After breakfast Relkin received an invitation to dine that very day with the Tarcho clan. Lagdalen insisted that he come. Relkin had no reason not to, and he deputed Manuel to stand in for him during the evening hour. Bazil would have been invited, too, but the Tower of Guard was not designed to allow ingress by dragons. Their friend Lagdalen of the Tarcho promised to come and visit him very shortly, however.
Relkin worked swiftly through the morning. He checked all the brass fitments and gave them a last-minute buffing.
Then the steel, starting with scabbards and going on to blades and morningstars. He forced the dragon to sit still for half an hour while all his talons were filed once more and burnished to a deep glow. All the dragons were being exhorted not to do anything boisterous for the rest of the day. There were to be no scratches, let alone chips or cracks, in those talons today. At length he finished and let the dragon retire to the plunge pool.
Relkin went out in the forenoon and trod quickly down to the dockside through a chill wind. He noted that the
Barley
had been joined by another white ship, only a little smaller than the
Barley
itself. Scattered flakes of snow were whipping along in the wind. Two white ships could carry a full legion, without horses, and with everyone crammed in tight. Relkin turned over the rumors in his mind. Whatever else was true, there was clearly a voyage of some kind in the offing. They'd have to work hard on the ocean discipline with the wyverns. It would be best if the dragons were kept belowdecks as much as possible on a sea voyage. The smell of the sea brought on ancestral longings, and there was always the danger they would go feral.

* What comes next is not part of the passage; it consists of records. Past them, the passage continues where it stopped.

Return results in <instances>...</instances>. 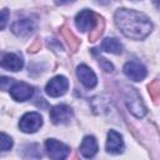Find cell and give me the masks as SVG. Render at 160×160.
<instances>
[{
  "mask_svg": "<svg viewBox=\"0 0 160 160\" xmlns=\"http://www.w3.org/2000/svg\"><path fill=\"white\" fill-rule=\"evenodd\" d=\"M149 94L151 96V99L155 101V102H159L160 101V80H154L149 86Z\"/></svg>",
  "mask_w": 160,
  "mask_h": 160,
  "instance_id": "cell-18",
  "label": "cell"
},
{
  "mask_svg": "<svg viewBox=\"0 0 160 160\" xmlns=\"http://www.w3.org/2000/svg\"><path fill=\"white\" fill-rule=\"evenodd\" d=\"M104 26H105V22H104V20L101 19V18H99V21H98V24H96V26L90 31V35H89V40L90 41H96L99 38H100V35L102 34V31H104Z\"/></svg>",
  "mask_w": 160,
  "mask_h": 160,
  "instance_id": "cell-17",
  "label": "cell"
},
{
  "mask_svg": "<svg viewBox=\"0 0 160 160\" xmlns=\"http://www.w3.org/2000/svg\"><path fill=\"white\" fill-rule=\"evenodd\" d=\"M45 148L48 151V155L54 160H62L68 158L70 152V148L55 139H48L45 141Z\"/></svg>",
  "mask_w": 160,
  "mask_h": 160,
  "instance_id": "cell-6",
  "label": "cell"
},
{
  "mask_svg": "<svg viewBox=\"0 0 160 160\" xmlns=\"http://www.w3.org/2000/svg\"><path fill=\"white\" fill-rule=\"evenodd\" d=\"M114 21L120 31L126 38L132 40L145 39L152 29V24L145 14L130 9L116 10L114 15Z\"/></svg>",
  "mask_w": 160,
  "mask_h": 160,
  "instance_id": "cell-1",
  "label": "cell"
},
{
  "mask_svg": "<svg viewBox=\"0 0 160 160\" xmlns=\"http://www.w3.org/2000/svg\"><path fill=\"white\" fill-rule=\"evenodd\" d=\"M0 140H1V150L2 151H8L12 146V139L9 135H6L5 132H1Z\"/></svg>",
  "mask_w": 160,
  "mask_h": 160,
  "instance_id": "cell-19",
  "label": "cell"
},
{
  "mask_svg": "<svg viewBox=\"0 0 160 160\" xmlns=\"http://www.w3.org/2000/svg\"><path fill=\"white\" fill-rule=\"evenodd\" d=\"M154 5L160 10V0H154Z\"/></svg>",
  "mask_w": 160,
  "mask_h": 160,
  "instance_id": "cell-24",
  "label": "cell"
},
{
  "mask_svg": "<svg viewBox=\"0 0 160 160\" xmlns=\"http://www.w3.org/2000/svg\"><path fill=\"white\" fill-rule=\"evenodd\" d=\"M60 31H61V35L66 39V41H68V44H69L71 51H76L78 48H79V45H80V40L71 32V30H70L68 26H62V28L60 29Z\"/></svg>",
  "mask_w": 160,
  "mask_h": 160,
  "instance_id": "cell-16",
  "label": "cell"
},
{
  "mask_svg": "<svg viewBox=\"0 0 160 160\" xmlns=\"http://www.w3.org/2000/svg\"><path fill=\"white\" fill-rule=\"evenodd\" d=\"M1 66L10 71H19L24 66V61L15 54H5L1 59Z\"/></svg>",
  "mask_w": 160,
  "mask_h": 160,
  "instance_id": "cell-13",
  "label": "cell"
},
{
  "mask_svg": "<svg viewBox=\"0 0 160 160\" xmlns=\"http://www.w3.org/2000/svg\"><path fill=\"white\" fill-rule=\"evenodd\" d=\"M34 94V88L26 82H15L10 89V95L16 101H25Z\"/></svg>",
  "mask_w": 160,
  "mask_h": 160,
  "instance_id": "cell-9",
  "label": "cell"
},
{
  "mask_svg": "<svg viewBox=\"0 0 160 160\" xmlns=\"http://www.w3.org/2000/svg\"><path fill=\"white\" fill-rule=\"evenodd\" d=\"M124 74L132 81H141L145 79L148 71H146V68L139 62V61H135V60H131V61H128L125 65H124Z\"/></svg>",
  "mask_w": 160,
  "mask_h": 160,
  "instance_id": "cell-7",
  "label": "cell"
},
{
  "mask_svg": "<svg viewBox=\"0 0 160 160\" xmlns=\"http://www.w3.org/2000/svg\"><path fill=\"white\" fill-rule=\"evenodd\" d=\"M106 151L109 154H121L124 151V140H122V136L118 131H115V130H110L108 132Z\"/></svg>",
  "mask_w": 160,
  "mask_h": 160,
  "instance_id": "cell-11",
  "label": "cell"
},
{
  "mask_svg": "<svg viewBox=\"0 0 160 160\" xmlns=\"http://www.w3.org/2000/svg\"><path fill=\"white\" fill-rule=\"evenodd\" d=\"M80 152L86 159L95 156V154L98 152V142H96L94 136H85L84 138V140L80 145Z\"/></svg>",
  "mask_w": 160,
  "mask_h": 160,
  "instance_id": "cell-14",
  "label": "cell"
},
{
  "mask_svg": "<svg viewBox=\"0 0 160 160\" xmlns=\"http://www.w3.org/2000/svg\"><path fill=\"white\" fill-rule=\"evenodd\" d=\"M125 102H126V106H128L129 111L134 116L142 118L146 114V108H145L141 98L138 95L136 91H134V89H129V92L125 98Z\"/></svg>",
  "mask_w": 160,
  "mask_h": 160,
  "instance_id": "cell-5",
  "label": "cell"
},
{
  "mask_svg": "<svg viewBox=\"0 0 160 160\" xmlns=\"http://www.w3.org/2000/svg\"><path fill=\"white\" fill-rule=\"evenodd\" d=\"M99 65H100L105 71H108V72L112 71V69H114V66H112L106 59H102V58H99Z\"/></svg>",
  "mask_w": 160,
  "mask_h": 160,
  "instance_id": "cell-20",
  "label": "cell"
},
{
  "mask_svg": "<svg viewBox=\"0 0 160 160\" xmlns=\"http://www.w3.org/2000/svg\"><path fill=\"white\" fill-rule=\"evenodd\" d=\"M101 49L106 52H111V54H121L122 52V45L120 44V41L115 38H106L102 40L101 42Z\"/></svg>",
  "mask_w": 160,
  "mask_h": 160,
  "instance_id": "cell-15",
  "label": "cell"
},
{
  "mask_svg": "<svg viewBox=\"0 0 160 160\" xmlns=\"http://www.w3.org/2000/svg\"><path fill=\"white\" fill-rule=\"evenodd\" d=\"M76 75H78L79 80L81 81V84L86 89H92L96 86V82H98L96 75L88 65H85V64L79 65L76 69Z\"/></svg>",
  "mask_w": 160,
  "mask_h": 160,
  "instance_id": "cell-10",
  "label": "cell"
},
{
  "mask_svg": "<svg viewBox=\"0 0 160 160\" xmlns=\"http://www.w3.org/2000/svg\"><path fill=\"white\" fill-rule=\"evenodd\" d=\"M8 15H9L8 9H4V10L1 11V29H4V28H5V25H6V21H8Z\"/></svg>",
  "mask_w": 160,
  "mask_h": 160,
  "instance_id": "cell-21",
  "label": "cell"
},
{
  "mask_svg": "<svg viewBox=\"0 0 160 160\" xmlns=\"http://www.w3.org/2000/svg\"><path fill=\"white\" fill-rule=\"evenodd\" d=\"M34 29H35V24L30 19H21V20L15 21L11 25V31L18 36H26L31 34Z\"/></svg>",
  "mask_w": 160,
  "mask_h": 160,
  "instance_id": "cell-12",
  "label": "cell"
},
{
  "mask_svg": "<svg viewBox=\"0 0 160 160\" xmlns=\"http://www.w3.org/2000/svg\"><path fill=\"white\" fill-rule=\"evenodd\" d=\"M40 41H35L30 48H29V51H31V52H35V51H38V50H40Z\"/></svg>",
  "mask_w": 160,
  "mask_h": 160,
  "instance_id": "cell-22",
  "label": "cell"
},
{
  "mask_svg": "<svg viewBox=\"0 0 160 160\" xmlns=\"http://www.w3.org/2000/svg\"><path fill=\"white\" fill-rule=\"evenodd\" d=\"M42 125V118L39 112H26L19 121V129L22 132L31 134L39 130Z\"/></svg>",
  "mask_w": 160,
  "mask_h": 160,
  "instance_id": "cell-2",
  "label": "cell"
},
{
  "mask_svg": "<svg viewBox=\"0 0 160 160\" xmlns=\"http://www.w3.org/2000/svg\"><path fill=\"white\" fill-rule=\"evenodd\" d=\"M99 21V16L91 10H81L75 16V25L80 31H91Z\"/></svg>",
  "mask_w": 160,
  "mask_h": 160,
  "instance_id": "cell-3",
  "label": "cell"
},
{
  "mask_svg": "<svg viewBox=\"0 0 160 160\" xmlns=\"http://www.w3.org/2000/svg\"><path fill=\"white\" fill-rule=\"evenodd\" d=\"M68 88H69L68 79L62 75H58V76H54L51 80H49L45 88V92L51 98H59L66 92Z\"/></svg>",
  "mask_w": 160,
  "mask_h": 160,
  "instance_id": "cell-4",
  "label": "cell"
},
{
  "mask_svg": "<svg viewBox=\"0 0 160 160\" xmlns=\"http://www.w3.org/2000/svg\"><path fill=\"white\" fill-rule=\"evenodd\" d=\"M72 118V110L70 106L61 104L56 105L50 110V120L54 124H66Z\"/></svg>",
  "mask_w": 160,
  "mask_h": 160,
  "instance_id": "cell-8",
  "label": "cell"
},
{
  "mask_svg": "<svg viewBox=\"0 0 160 160\" xmlns=\"http://www.w3.org/2000/svg\"><path fill=\"white\" fill-rule=\"evenodd\" d=\"M75 0H55V4L56 5H65V4H70Z\"/></svg>",
  "mask_w": 160,
  "mask_h": 160,
  "instance_id": "cell-23",
  "label": "cell"
}]
</instances>
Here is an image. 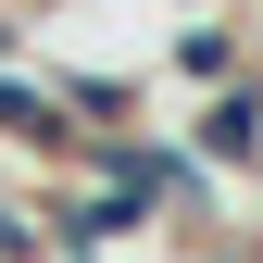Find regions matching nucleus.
Returning <instances> with one entry per match:
<instances>
[{
	"mask_svg": "<svg viewBox=\"0 0 263 263\" xmlns=\"http://www.w3.org/2000/svg\"><path fill=\"white\" fill-rule=\"evenodd\" d=\"M176 76H188V88H213V101H226V88H251V50H238V25H226V13H188V38H176Z\"/></svg>",
	"mask_w": 263,
	"mask_h": 263,
	"instance_id": "1",
	"label": "nucleus"
}]
</instances>
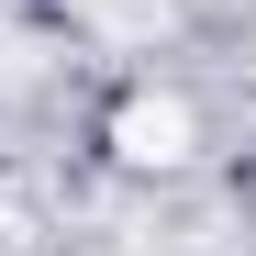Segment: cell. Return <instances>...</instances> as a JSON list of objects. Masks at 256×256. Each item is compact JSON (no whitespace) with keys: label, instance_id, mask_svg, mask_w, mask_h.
<instances>
[{"label":"cell","instance_id":"1","mask_svg":"<svg viewBox=\"0 0 256 256\" xmlns=\"http://www.w3.org/2000/svg\"><path fill=\"white\" fill-rule=\"evenodd\" d=\"M122 134H134V145H122L134 167H145V156L167 167V156H190V145H178V134H190V112H178V100H134V112H122Z\"/></svg>","mask_w":256,"mask_h":256}]
</instances>
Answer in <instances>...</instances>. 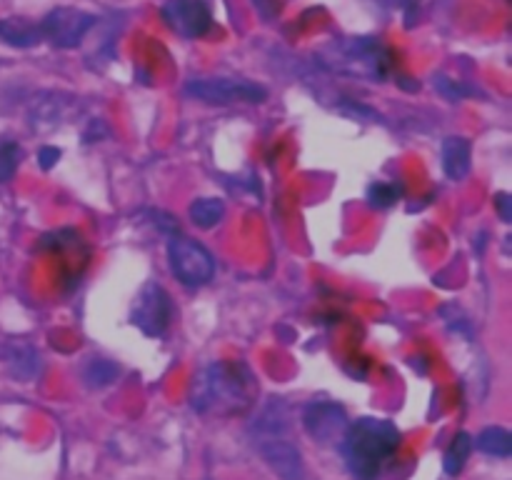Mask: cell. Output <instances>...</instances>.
Masks as SVG:
<instances>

At the dockside he turned right and made his way around to Fish Place, a broad stretch of cobbles along the wharves where the city's fishing fleet docked. Facing the boats stood a row of solid three- and four-story buildings, dominated by an even larger one in their midst that had a large front gate with the doors propped open. He dodged through this gaping entrance and was enveloped in the odors of the fish market.
Sweating dockworkers were moving huge slabs of ice on which reposed mounds of fish—cod from the Cunfshon banks, tunny and swordfish from the Bright Sea. A halibut large enough to have swallowed a dragonboy was wheeled past on another ice block.
With a roaring clatter, a train of dollies bearing tubs of salted herring was thrust past by a team of burly lads. Relkin caught sight of their red faces, heard their cheerful banter, including a few insults tossed his way that he ignored completely, and he wondered briefly what it must be like to be one of them. To live here in the city as a civilian, to grow up here with a mother and a father and a firm place in life. It was so unlike his own existence that it actually had a romantic tinge to it.
He inquired at the stalls along the sides of the market, but sternfish were rare these days in the Long Sound. No one much fished for them anyway, and they were rarely brought in for sale.
"No demand for that," he was told on more than one occasion.
"Ol' mansnapper? No, son, we don't carry that. Too strong a flavor. No one likes that."